A Time to Value - Proposal for a National Paid Maternity Leave Scheme
Media Pack
The contribution of paid maternity leave to economic security, workplace disadvantage and equality
Women incur significant workplace disadvantage from the onset of family responsibilities, not just in the immediate period following the birth of a child but over the longer term. This inevitably results in lessened economic security for women, including during retirement. The inequality of outcomes for men and women as a result of the shared duty of raising a family is self evident. While some may consider that this inequality is balanced by the communal nature of the family unit, modern family realities suggest that increasingly, economic disadvantage accrues to the individual.
Economic security
Paid Maternity Leave is a form of income replacement that allows the mother to provide full time care for her child for a limited period. To the extent of the payment provided it assists women with economic security at the time of the birth; this would be especially so for low income women who are, under Australia's current paid maternity leave arrangements, the least likely to have paid leave. A period of paid leave, even if relatively short, also enables women to afford a longer period of unpaid leave. In addition to this, paid maternity leave assists with the affordability of child-rearing.

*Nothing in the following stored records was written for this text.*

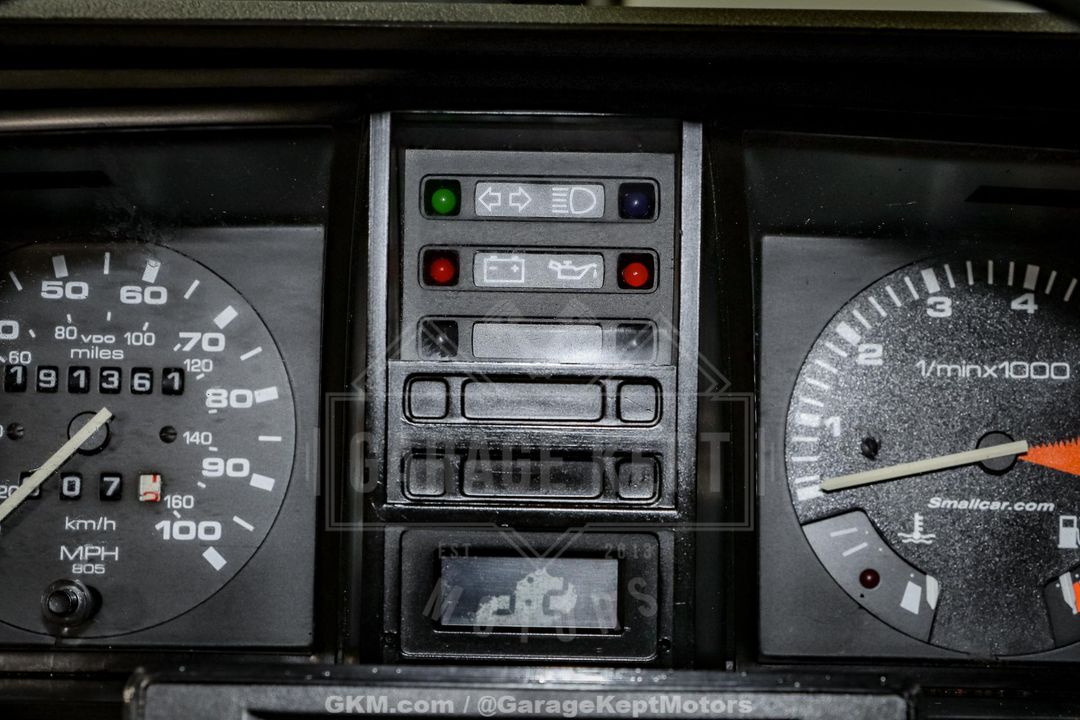 1990 Volkswagen Vanagon Westfalia GL
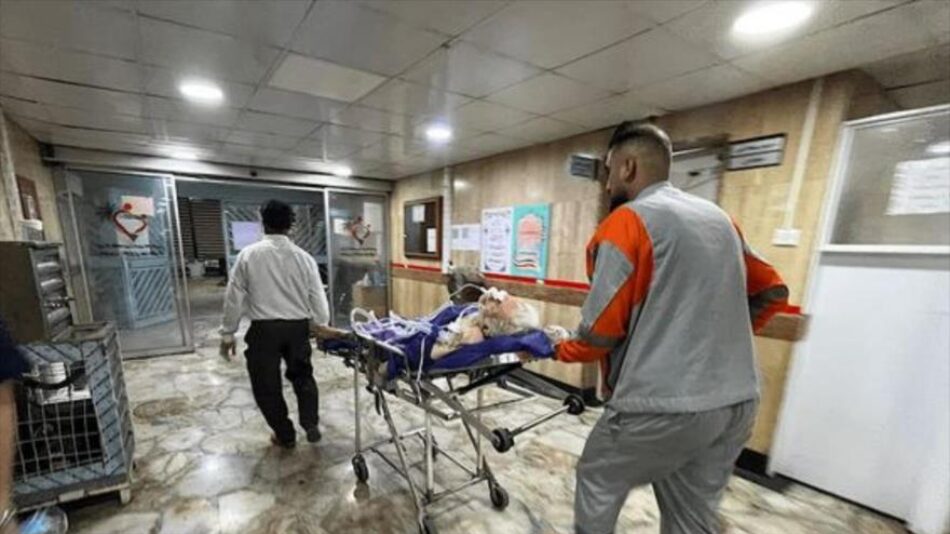 “Cobarde crimen de guerra”: Irán denuncia ataque de EEUU a su hospital infantil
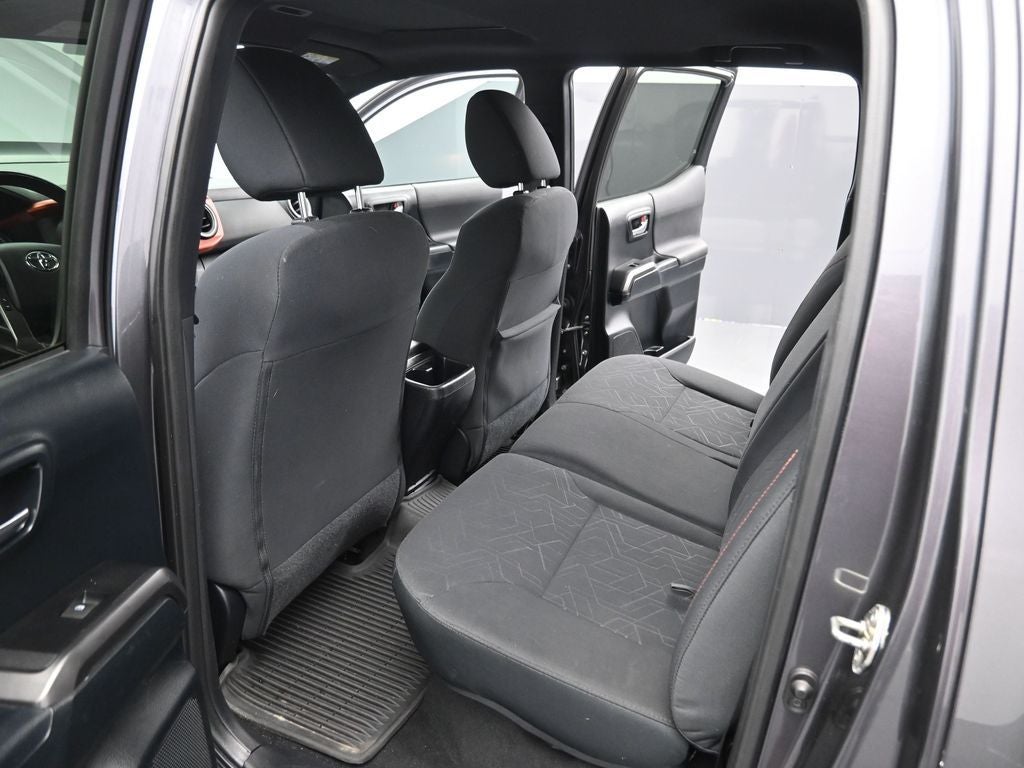 2017 Toyota Tacoma TRD Off Road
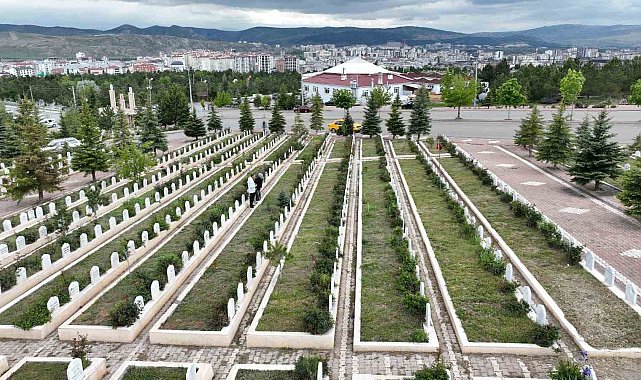 Sivas'ta 2024 yılında 4 bin 726 kişi hayatını kaybetti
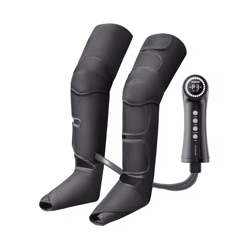 home air wave leg massager with air compression circulation support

A payment period of fourteen weeks at a sustainable rate enables families to maintain their standard of living and as the Shop, Distributive and Allied Employees' Association stated, the primary objective of a paid maternity leave scheme must be the provision of a payment which is sufficient to ensure that the woman and her family are able to live with dignity during the period before and after the child is born. [1]
Workplace disadvantage
It is not difficult to see how workplace disadvantage builds from child bearing; women are almost always the primary carer of dependent children and so frequently begin by leaving paid work entirely, or changing to a job of lesser pay but with better hours for the family, moving from full time to part time or casual work and by no longer being able to enjoy the mobility that leads to career or job advancement. Job disadvantage contributes to loss of economic security as measured by female/male earnings disparities, wealth holdings and later, to superannuation entitlements and financial security in old age.
This division of labour creates systemic discrimination. It is exacerbated by direct and indirect discrimination against women. Pregnant women are frequently dismissed or demoted and discrimination on the basis of family responsibilities figures highly in complaints to HREOC. While not a total solution, paid maternity leave can contribute to overcoming these barriers. Paid maternity leave will also make it easier for women to combine work and family responsibilities.
Equality
A cross section of the community considered that paid maternity leave would contribute to equality both directly and symbolically. For example, one submission stated that "[n]o civilised country, which regards equality between the sexes as important, could neglect to address paid maternity leave." [2] Others considered it would address "motherhood discrimination in the workforce", current inequities in the availability of paid maternity leave and, as Coles Myer's submission stated, that it would "contribute to workplace equity".
1 . Shop, Distributive and Allied Employees' Association, Submission 173, p11. 2 . Philip Gammage, Submission 91, p2.